**Exercise:** Tally the lines in the records that contain the string "vantage", with case counting, and give only the number.

**Given records:**
## begin
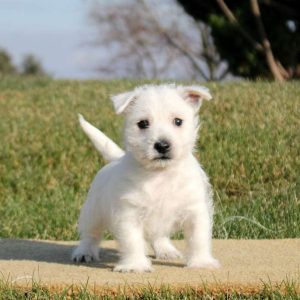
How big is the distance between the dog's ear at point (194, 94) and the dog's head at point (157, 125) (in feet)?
0.23

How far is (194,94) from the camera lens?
493 cm

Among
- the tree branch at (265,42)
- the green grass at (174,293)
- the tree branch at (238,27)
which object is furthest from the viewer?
the tree branch at (238,27)

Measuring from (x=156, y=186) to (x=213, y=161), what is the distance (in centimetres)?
440

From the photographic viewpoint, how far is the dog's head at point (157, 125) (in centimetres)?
447

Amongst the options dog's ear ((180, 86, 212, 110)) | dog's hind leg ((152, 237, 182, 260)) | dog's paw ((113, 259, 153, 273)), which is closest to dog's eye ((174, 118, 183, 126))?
dog's ear ((180, 86, 212, 110))

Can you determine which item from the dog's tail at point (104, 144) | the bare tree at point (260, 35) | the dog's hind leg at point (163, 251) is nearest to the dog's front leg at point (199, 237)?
the dog's hind leg at point (163, 251)

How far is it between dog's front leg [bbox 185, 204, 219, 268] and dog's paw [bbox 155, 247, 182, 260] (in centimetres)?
63

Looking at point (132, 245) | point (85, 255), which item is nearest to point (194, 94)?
point (132, 245)

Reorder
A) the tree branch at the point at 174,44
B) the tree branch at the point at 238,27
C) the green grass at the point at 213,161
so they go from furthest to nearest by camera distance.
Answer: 1. the tree branch at the point at 174,44
2. the tree branch at the point at 238,27
3. the green grass at the point at 213,161

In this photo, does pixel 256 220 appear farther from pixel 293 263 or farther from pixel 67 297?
pixel 67 297

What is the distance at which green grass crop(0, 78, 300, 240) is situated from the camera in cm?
770

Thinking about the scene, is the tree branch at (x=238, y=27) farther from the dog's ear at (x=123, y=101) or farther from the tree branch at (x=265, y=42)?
the dog's ear at (x=123, y=101)

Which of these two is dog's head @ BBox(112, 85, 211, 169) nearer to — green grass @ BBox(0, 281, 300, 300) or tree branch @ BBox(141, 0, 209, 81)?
green grass @ BBox(0, 281, 300, 300)

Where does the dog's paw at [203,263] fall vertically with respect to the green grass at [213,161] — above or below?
below
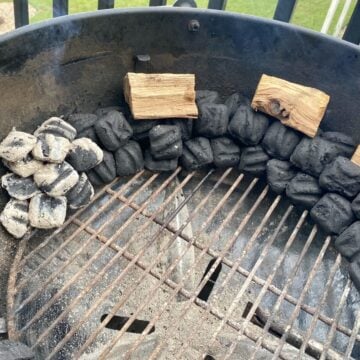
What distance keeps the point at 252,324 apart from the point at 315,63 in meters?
1.05

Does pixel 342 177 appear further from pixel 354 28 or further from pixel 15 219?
pixel 15 219

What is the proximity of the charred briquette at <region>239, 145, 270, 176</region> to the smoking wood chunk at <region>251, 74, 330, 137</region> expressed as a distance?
0.15 meters

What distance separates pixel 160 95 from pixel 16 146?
1.91 feet

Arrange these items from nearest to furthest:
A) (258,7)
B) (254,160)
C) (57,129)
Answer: (57,129) → (254,160) → (258,7)

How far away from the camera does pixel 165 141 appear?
1.79m

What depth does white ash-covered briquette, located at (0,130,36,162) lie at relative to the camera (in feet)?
5.05

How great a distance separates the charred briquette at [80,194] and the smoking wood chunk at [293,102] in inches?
29.7

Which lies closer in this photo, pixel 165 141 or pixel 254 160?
pixel 165 141

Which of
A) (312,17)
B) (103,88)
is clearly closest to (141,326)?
(103,88)

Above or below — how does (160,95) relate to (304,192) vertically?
above

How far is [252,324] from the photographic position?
1.54 m

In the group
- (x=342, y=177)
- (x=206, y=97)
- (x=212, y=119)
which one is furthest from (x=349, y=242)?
(x=206, y=97)

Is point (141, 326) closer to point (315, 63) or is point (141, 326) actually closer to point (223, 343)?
point (223, 343)

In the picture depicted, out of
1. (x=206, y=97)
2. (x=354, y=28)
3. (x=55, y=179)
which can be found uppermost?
(x=354, y=28)
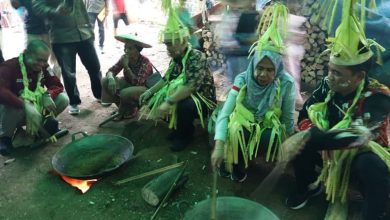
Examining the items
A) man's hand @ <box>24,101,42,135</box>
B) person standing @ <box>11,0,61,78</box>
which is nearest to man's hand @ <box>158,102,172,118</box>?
man's hand @ <box>24,101,42,135</box>

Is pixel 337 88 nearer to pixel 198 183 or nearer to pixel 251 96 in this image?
pixel 251 96

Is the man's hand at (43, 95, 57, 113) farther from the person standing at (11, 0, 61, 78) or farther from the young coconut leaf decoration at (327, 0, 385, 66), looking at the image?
the young coconut leaf decoration at (327, 0, 385, 66)

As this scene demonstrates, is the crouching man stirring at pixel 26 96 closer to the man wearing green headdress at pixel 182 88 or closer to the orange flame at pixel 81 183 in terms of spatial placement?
the orange flame at pixel 81 183

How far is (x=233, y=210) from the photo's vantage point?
2.27 m

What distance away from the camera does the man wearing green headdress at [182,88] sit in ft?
10.7

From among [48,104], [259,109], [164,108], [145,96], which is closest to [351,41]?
[259,109]

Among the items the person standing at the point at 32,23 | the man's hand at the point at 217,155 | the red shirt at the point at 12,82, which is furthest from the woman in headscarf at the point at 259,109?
the person standing at the point at 32,23

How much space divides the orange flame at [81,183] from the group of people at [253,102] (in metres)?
0.80

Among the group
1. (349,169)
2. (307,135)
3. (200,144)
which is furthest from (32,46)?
(349,169)

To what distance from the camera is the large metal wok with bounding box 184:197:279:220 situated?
6.97ft

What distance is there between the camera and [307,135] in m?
2.25

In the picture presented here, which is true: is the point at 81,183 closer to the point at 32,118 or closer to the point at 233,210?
the point at 32,118

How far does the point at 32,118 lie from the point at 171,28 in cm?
163

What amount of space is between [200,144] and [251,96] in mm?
1001
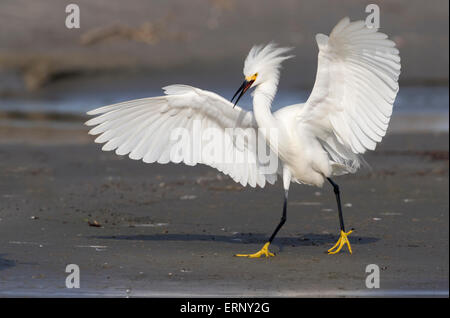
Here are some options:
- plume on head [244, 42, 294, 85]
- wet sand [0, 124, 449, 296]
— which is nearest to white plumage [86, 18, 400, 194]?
plume on head [244, 42, 294, 85]

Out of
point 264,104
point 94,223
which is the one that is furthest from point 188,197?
point 264,104

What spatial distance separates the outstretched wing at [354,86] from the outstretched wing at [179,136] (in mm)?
742

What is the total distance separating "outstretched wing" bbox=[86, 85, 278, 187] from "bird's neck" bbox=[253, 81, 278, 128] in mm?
379

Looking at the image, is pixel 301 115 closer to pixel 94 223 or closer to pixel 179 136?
pixel 179 136

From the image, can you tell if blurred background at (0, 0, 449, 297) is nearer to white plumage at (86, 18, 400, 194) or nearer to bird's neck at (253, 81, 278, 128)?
white plumage at (86, 18, 400, 194)

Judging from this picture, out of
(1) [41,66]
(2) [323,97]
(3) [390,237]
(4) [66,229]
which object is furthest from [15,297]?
(1) [41,66]

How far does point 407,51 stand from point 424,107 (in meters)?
4.34

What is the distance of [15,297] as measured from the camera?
6.79 metres

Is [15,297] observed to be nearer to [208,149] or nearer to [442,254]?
[208,149]

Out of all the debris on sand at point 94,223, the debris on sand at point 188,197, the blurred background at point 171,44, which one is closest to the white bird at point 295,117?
the debris on sand at point 94,223

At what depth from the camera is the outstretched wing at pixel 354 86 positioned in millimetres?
7879

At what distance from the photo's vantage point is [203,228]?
31.2 feet

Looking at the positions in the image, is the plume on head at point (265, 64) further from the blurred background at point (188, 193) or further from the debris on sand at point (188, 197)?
the debris on sand at point (188, 197)

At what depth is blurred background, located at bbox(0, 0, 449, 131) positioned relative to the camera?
73.8ft
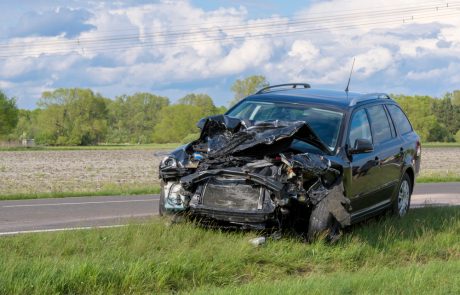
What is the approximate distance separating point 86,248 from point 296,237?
243 cm

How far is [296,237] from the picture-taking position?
7848mm

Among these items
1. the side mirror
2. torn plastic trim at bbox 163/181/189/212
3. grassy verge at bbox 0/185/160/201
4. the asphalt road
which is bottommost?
grassy verge at bbox 0/185/160/201

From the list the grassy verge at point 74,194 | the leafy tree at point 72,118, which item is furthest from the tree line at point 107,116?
the grassy verge at point 74,194

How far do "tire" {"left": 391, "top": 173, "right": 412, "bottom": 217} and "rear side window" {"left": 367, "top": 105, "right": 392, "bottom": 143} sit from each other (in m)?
0.85

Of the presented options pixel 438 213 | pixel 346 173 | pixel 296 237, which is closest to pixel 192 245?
pixel 296 237

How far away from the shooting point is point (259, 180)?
749 centimetres

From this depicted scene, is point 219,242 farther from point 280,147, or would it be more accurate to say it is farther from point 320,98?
point 320,98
## end
**Right answer:** 2